This is an embarrassingly question. But I’m developing course lectures and want to make sure I teach student best practices instead of what’s right to me.

Imagine this were the true DGP

```
def true_dgp(jenny_inclination, brian_inclination, window_strength):
# input variables are numbers between 0 and 1
jenny_throws_ball = jenny_inclination > 0.2
brian_throws_ball = brian_inclination > 0.8
if jenny_throws_ball and brian_throws_ball:
strength_of_impact = 0.8
elif jenny_throws_ball or brian_throws_ball:
strength_of_impact = 0.6
else:
strength_of_impact = 0.0
window_breaks = window_strength < strength_of_impact
return jenny_throws_ball, brian_throws_ball, window_breaks
```

Above, `jenny_inclination`

, `brian_inclination`

, and `window_strength`

are uniformly distributed 0 and 1.

Here is the model of the DGP.

```
def model():
# Priors that represent uncertainty about the parameters in our model
ρ_a = pyro.sample("ρ_a", pyro.distributions.Beta(1, 1))
ρ_b = pyro.sample("ρ_b", pyro.distributions.Beta(1, 1))
# Our symbolic explanation generator of the DGP
jenny_throws_ball = pyro.sample(
"jenny_throws_ball", pyro.distributions.Bernoulli(ρ_a)
)
brian_throws_ball = pyro.sample(
"brian_throws_ball", pyro.distributions.Bernoulli(ρ_b)
)
ρ_strength_of_impact = 0.0
if jenny_throws_ball and brian_throws_ball:
ρ_strength_of_impact = 0.8
elif jenny_throws_ball or brian_throws_ball:
ρ_strength_of_impact = 0.4
window_breaks = pyro.sample(
"jenny_throws_ball",
pyro.distributions.Bernoulli(ρ_strength_of_impact)
)
return jenny_throws_ball, brian_throws_ball, window_breaks
```

In my lecture notes, I use `trueDGP`

to sample 100 observations of `jenny_throws_ball, brian_throws_ball, window_breaks`

. Call this `training_data`

. Then we are interested in a post training query, such as P(Jenny threw ball | window is broken). So evidence = {‘window_breaks’: torch.tensor(1)}.

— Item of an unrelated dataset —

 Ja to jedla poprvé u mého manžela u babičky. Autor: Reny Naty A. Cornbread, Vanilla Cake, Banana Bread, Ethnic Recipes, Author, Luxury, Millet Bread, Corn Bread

What’s the best way to do this in Pyro? My instinct says `condition(condition(model, training_data), evidence)`

(or use the “obs” argument in `pyro.sample`

for the first condition) and then use Importance sampling?

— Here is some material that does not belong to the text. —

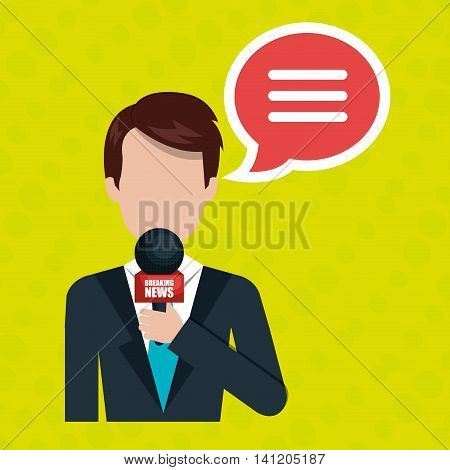 reporter avatar with speech bubble isolated icon design, vector illustration  graphic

Though that doesn’t seem wise if the space of the continuous parameters that get optimized in the first `condition`

is complex. Moreover, an ideal workflow would be something that learned the continuous “weight” parameters once, then use that object as an input to an inference algorithm that answers conditional queries defined on `jenny_throws_ball, brian_throws_ball, window_breaks`

that come up later.

I was thinking one could use NUTS or SVI to inferring the continuous parameters, then use that “posterior” object in a guide function targeting the other variables, perhaps using importance sampling?

That seems pretty complicated. Perhaps I do something with the `Predictive`

class? I feel like I’m missing something obvious, sorry.